Can we find agreement on how to deal with extracting information from detainees in the future? I doubt it, since we can’t even agree on what to call it.
It was William Shakespeare who first explored the differences between reality and our descriptions of that reality.
Wouldn’t a rose, he reasoned through his love-struck Juliet, smell as sweet even if you called it by any other name?
While I understand Bill’s point that a rose is a rose even if you call it a pickle, the logic shortchanges the power that words have in not only altering the perception of a reality but also in providing clues as to what the speaker thinks about it.
This week the 24-7 news cycle gab fests have been pouring through a Senate report, released by Democrats before they cede power that outlines practices used by American forces in the years following September 11th to gain information on what else might have been coming.
The details are graphic and at times gruesome and for many rise to the level of torture. They argue that we are supposed to be the good guys and it’s hard to condemn acts of violence we see around the world yet perform the same under a national security blanket.
Also in the mix: the question of labelling torture as inhumane while continuing unmanned drone strikes aimed at “high value” targets. Smart bombs aren’t as precise as we would love to believe. Innocent people get killed. Some call that “collateral damage.”
Supporters of America’s tactics never use the T-word. They have come to call the practices “enhanced interrogation techniques” or EIT’s.
It sounds much more civilized, doesn’t it? But as the Bard reminds us, reality is what reality is.
We’re being assured that many of these practices are no longer being used in the West but who knows the steps some will take when a legitimate threat is revealed or executed.
But it’s clear that no real consensus can be reached until we are all on the same page, a place where a rose to some means a rose to all.

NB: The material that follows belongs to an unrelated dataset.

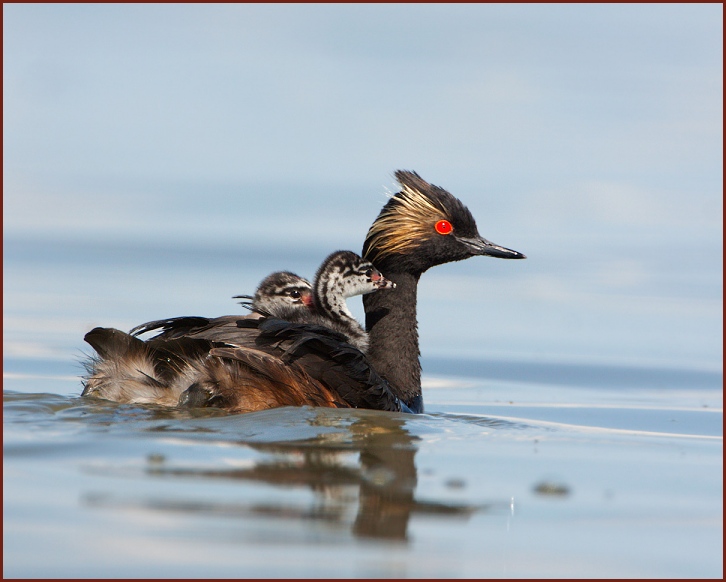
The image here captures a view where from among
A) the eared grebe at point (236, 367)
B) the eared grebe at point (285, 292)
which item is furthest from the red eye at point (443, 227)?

I’m not a lawyer. I’ve seen a lot of them in action but I don’t pretend to know the nuances. I’ve never played one on TV.
But from where I’m standing it appears that the Erie Otters are skating on thin ice in attempts to keep the OHL franchise in Erie.
It’s been rumored for months that the team could be sold and then moved to the more hockey fan-rich land of Hamilton, Ontario.
Things became much more real when the Edmonton Oilers filed suit saying they had a deal in place with managing partner Sherry Bassin to buy the team.
According to the Oilers, the team forwarded Bassin more than four million dollars to maintain the operations until all the paperwork could be completed.
But Bassin pulled out of the deal and according to Edmonton never returned the upfront money. Just this week a federal judge stepped in to halt selling off the team to recoup the losses.
That strikes this non-attorney as simply delaying the inevitable.
The remaining options are for Bassin to go ahead with the Edmonton deal to clear the debt (now standing at 4.6 million with costs) and then wave goodbye as the busses head north or find another buyer willing to keep a team here.
As rumors of the sale started so did rumors that a local group was being formed to anchor the team here.
You have to admire the effort but question if the numbers will add up. It’s hard for the fans to hear but the best bet might be to let the Otters go and then try to create another team for Erie with new leadership and less baggage.
A lot of fans and the Erie Times-News are holding Bassin at fault for a variety of reasons. But whether it was bad business or outright deceit is growing moot.
This year’s Otters are proof that a winner can exist here and with quality players and newly renovated facilities fans support the effort.
One non-attorney conclusion: We need a white knight on our white ice and time is growing short.